The second to fifth respondents – the owners of the land – also supported the judgment of the LCC, and argued that the applicants’ historical cost of acquisition model is speculative, irrational and arbitrary. No constitutional factors were identified, claimed the owners, which provided any reason to diminish the market value in order to arrive at just and equitable compensation. Furthermore, the land owners supported the LCC’s findings in respect of the Londolozi agreement, and argued that it would provide miniscule benefits to the community relative to the expense that the State would incur.
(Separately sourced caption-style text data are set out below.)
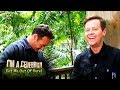 Ant And Dec Play Snappy Snaps I M A Celebrity Get Me Out Of Here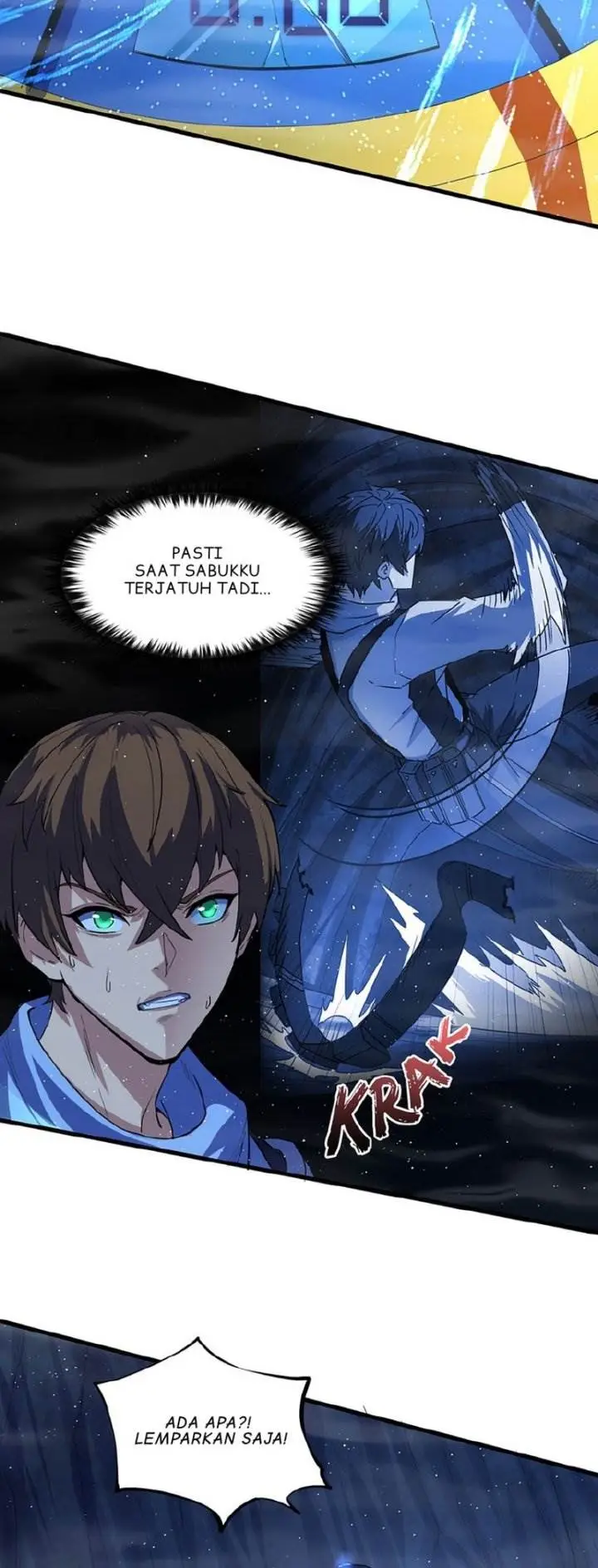 image-komik-free2play-chapter-10-30/53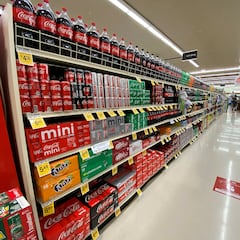 New work requirements for SNAP benefits from October: who will be affected?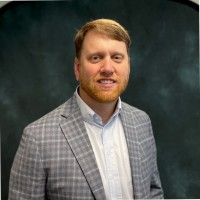 Southern Farm Bureau Casualty Insurance Company Employee Jordan Wood's profile photo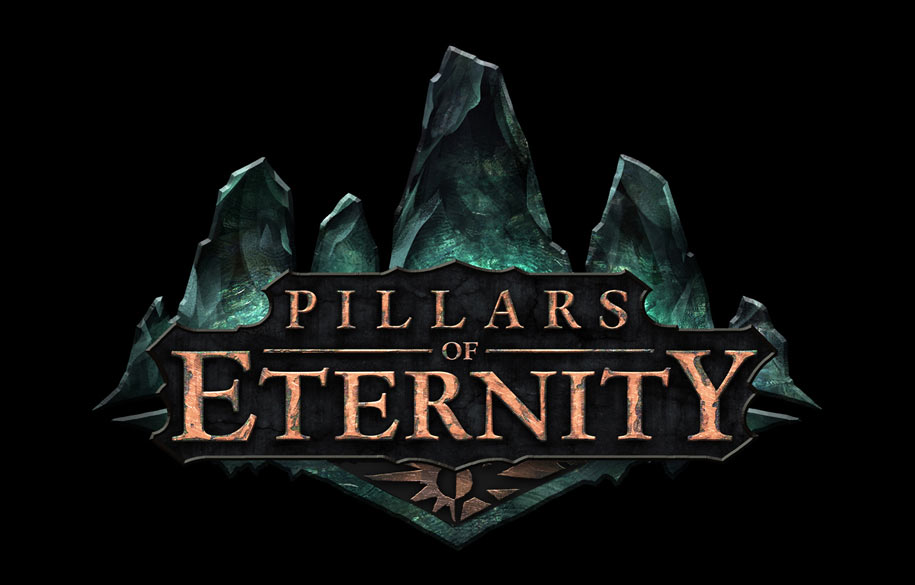 pillars-of-eternity-pc-web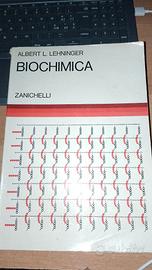 🔬📚 Biochimica - Zanichelli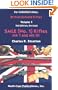 British Enfield Rifles, Vol. 1,  SMLE (No.1) Mk I and Mk III (Internet Workshop Series) (For collectors only)
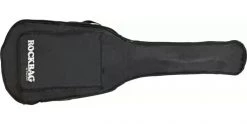 Warwick RockBag Eco Line Bass Guitar Bag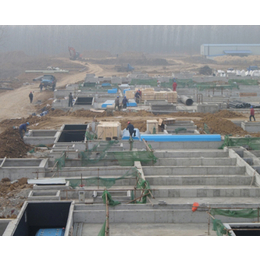 阳台防水工程-合肥防水工程-安徽双进防水公司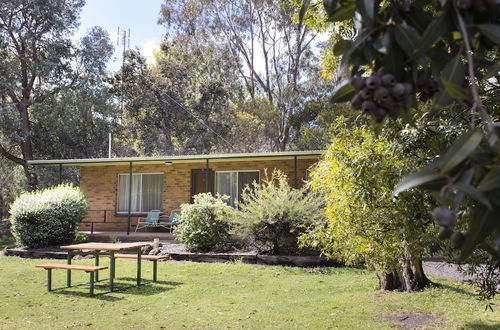 Photo 20 - Grampians View Cottages and Units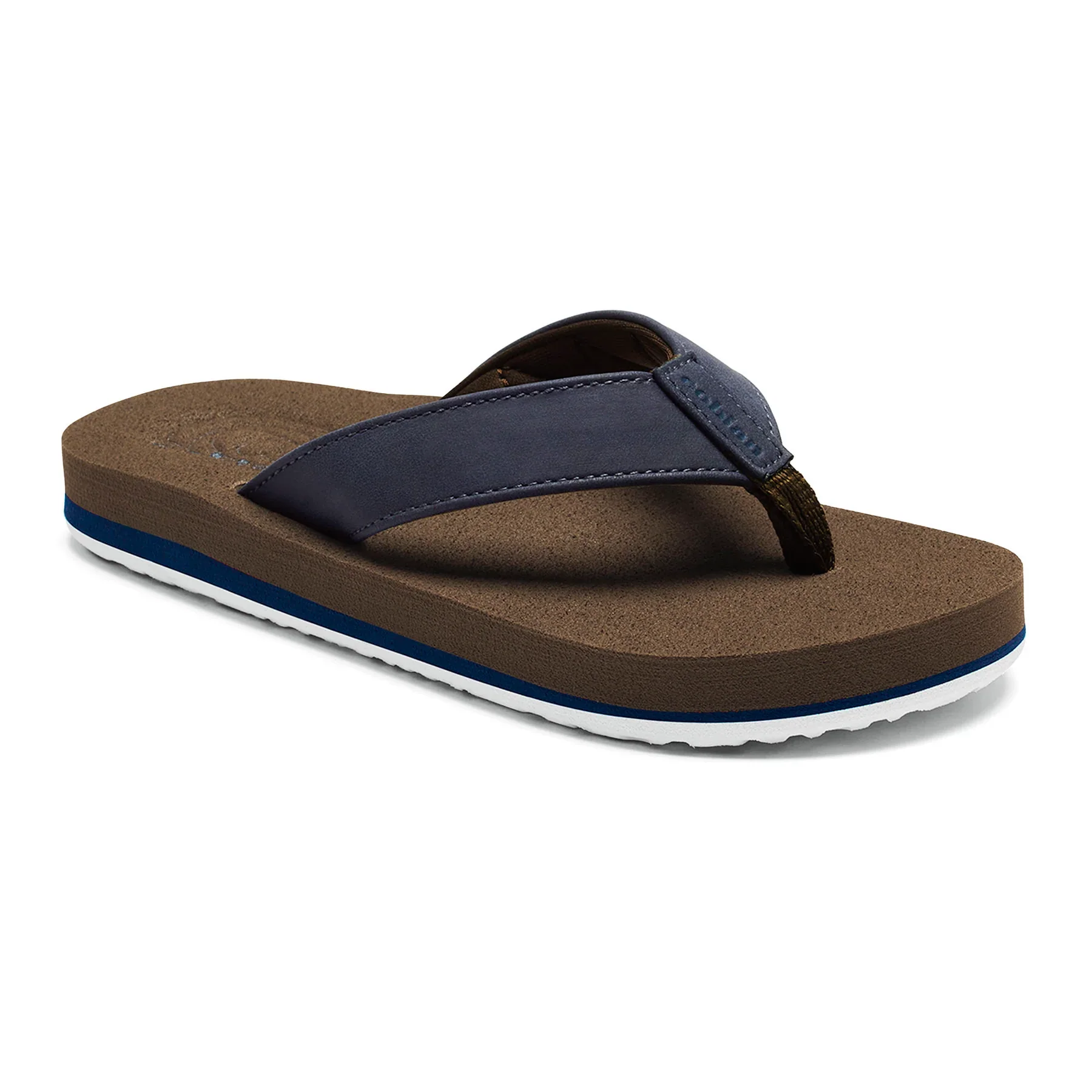 Cobian Kids Sandals Floater 2 Jr - Image 6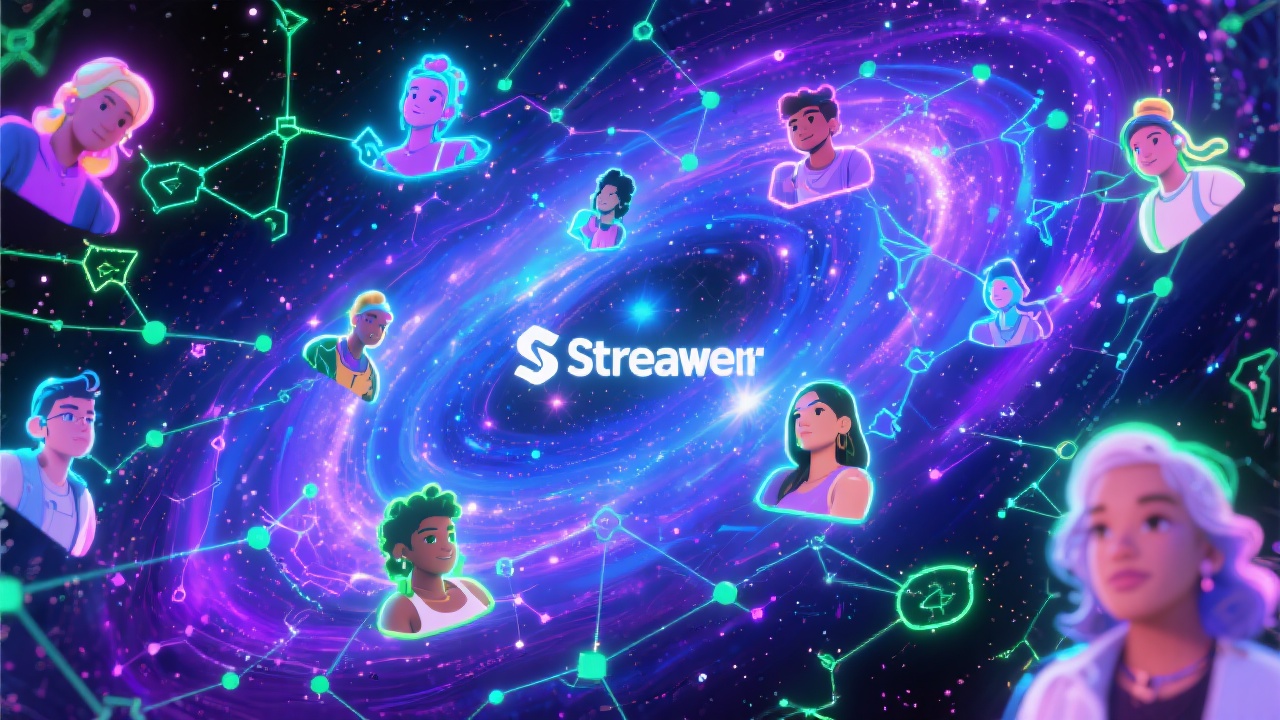 Get Unique Names - Feature illustration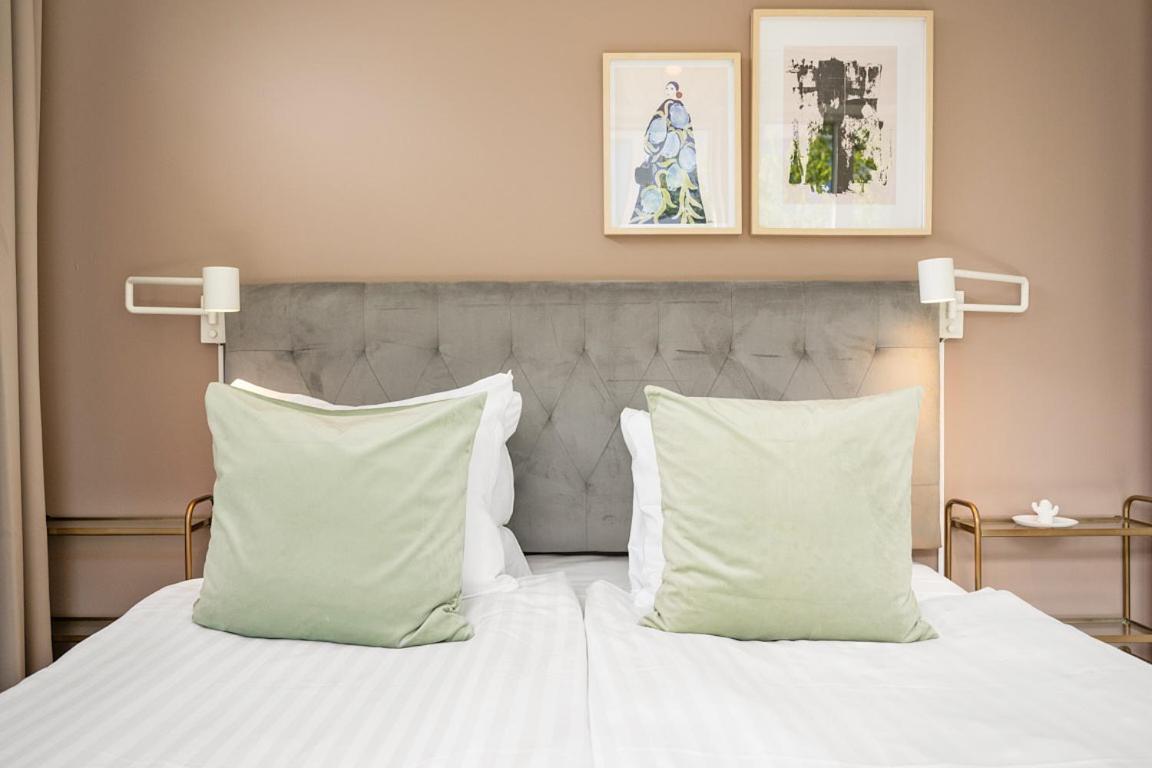 Rodergatan Apartment Malmo Ngoại thất bức ảnh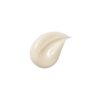 GUERLAIN Abeille Royale Multi-Wrinkle Minimizer Eye Cream 02 GUERLAIN Abeille Royale Multi Wrinkle Minimizer Eye Cream 02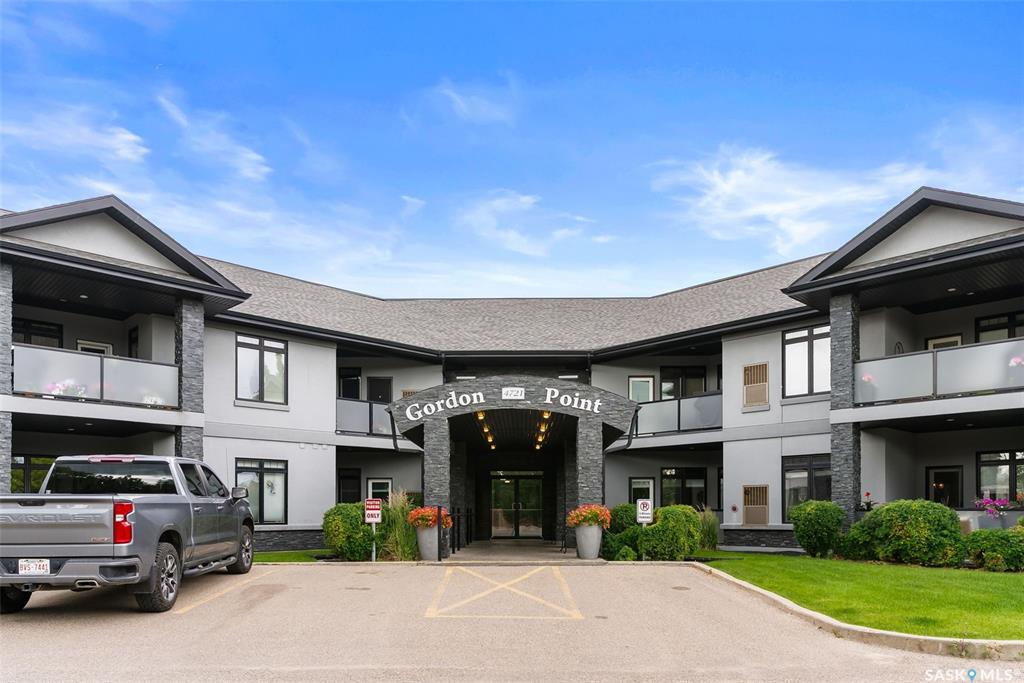 4721 Mctavish Street #115, SK013048, Saskatchewan,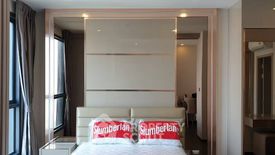 1 Bedroom Condo for rent in Ideo Q Siam - Ratchathewi, Thanon Phaya Thai, Bangkok near BTS Ratchathewi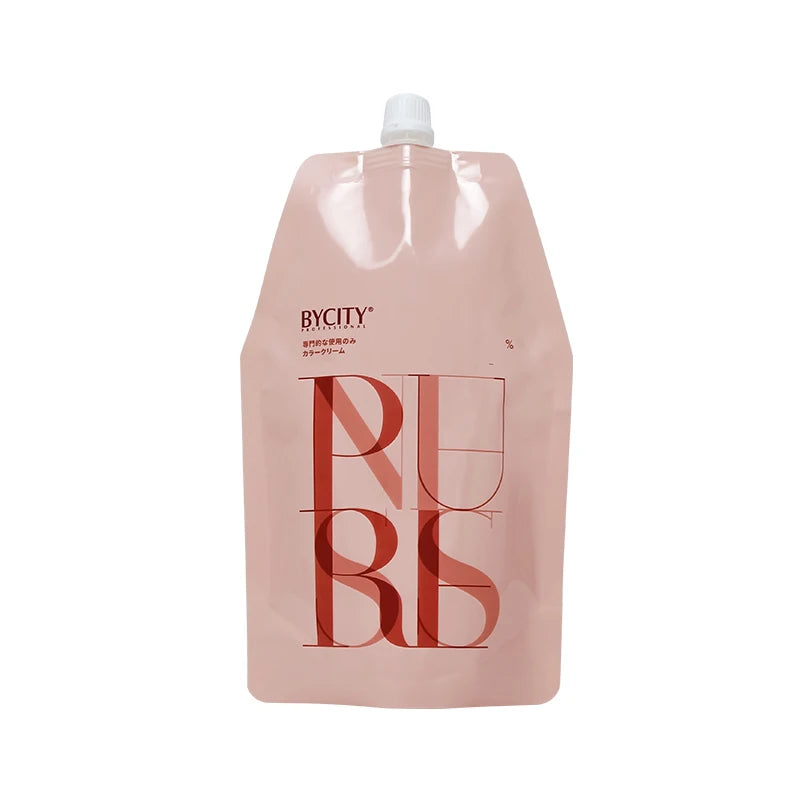 Best Price Milk Texture No Ammonial 1000ml Hair Peroxide Cream Hair Developer Lotion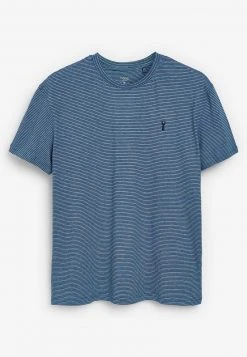 Next Herren 2 PACK - Nachtwäsche Set - Blue -Next Verkäufe 2022 169b1ff1641b4e008a2945018f5d4d3b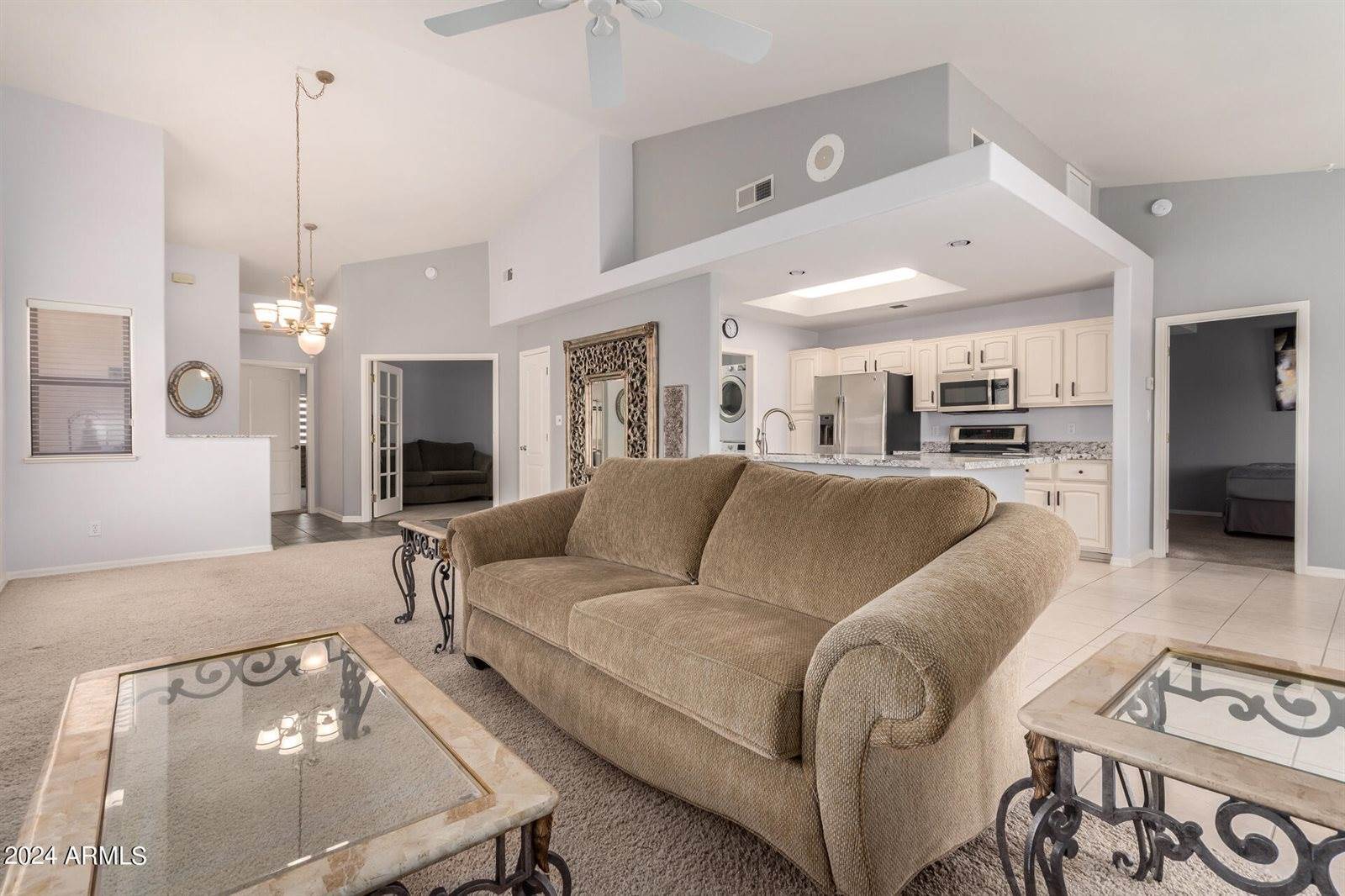 2055 North 56TH Street, Mesa, AZ 85215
The Nkuzi Development Association and the Association for Rural Advancement, who were admitted as amici curiae, supported the Mhlanganisweni community’s claim, and argued that the question of feasibility under the RLRA is limited to physical and legal practicality, and does not include inquiries into the cost of restoration or the need to maintain productive use of the land. In the alternative, even on the approach adopted by the LCC, the amici claimed that the court had insufficient evidence to determine whether it was too expensive for the state to purchase the land.
These issues, which arose eight years ago, have significant implications for the trajectory of South Africa’s land reform policy. However, it appears that we may have to wait even longer to have the crucial questions to which these issues give rise answered by the Constitutional Court. President Jacob Zuma announced on 9 January 2014 that the Mala Mala land claim had been settled for R939 360 000 – South Africa’s largest ever land claim – and that an agreement was reached in terms of which the Mala Mala Game Reserve owners will be allowed a transitional period that will expire on the 31 January 2015, and which provides for a monthly occupational rental amount of R700 000.
Prior to the hearing scheduled for 11 February 2014, the Mhlanganisweni community applied to postpone the hearing pending further negotiations between the parties in respect of the only live issue between them, that is, the continued operation of the eco-tourism business on the Mala Mala land. The Court will hear submissions regarding the application for postponement at the hearing on 11 February 2014.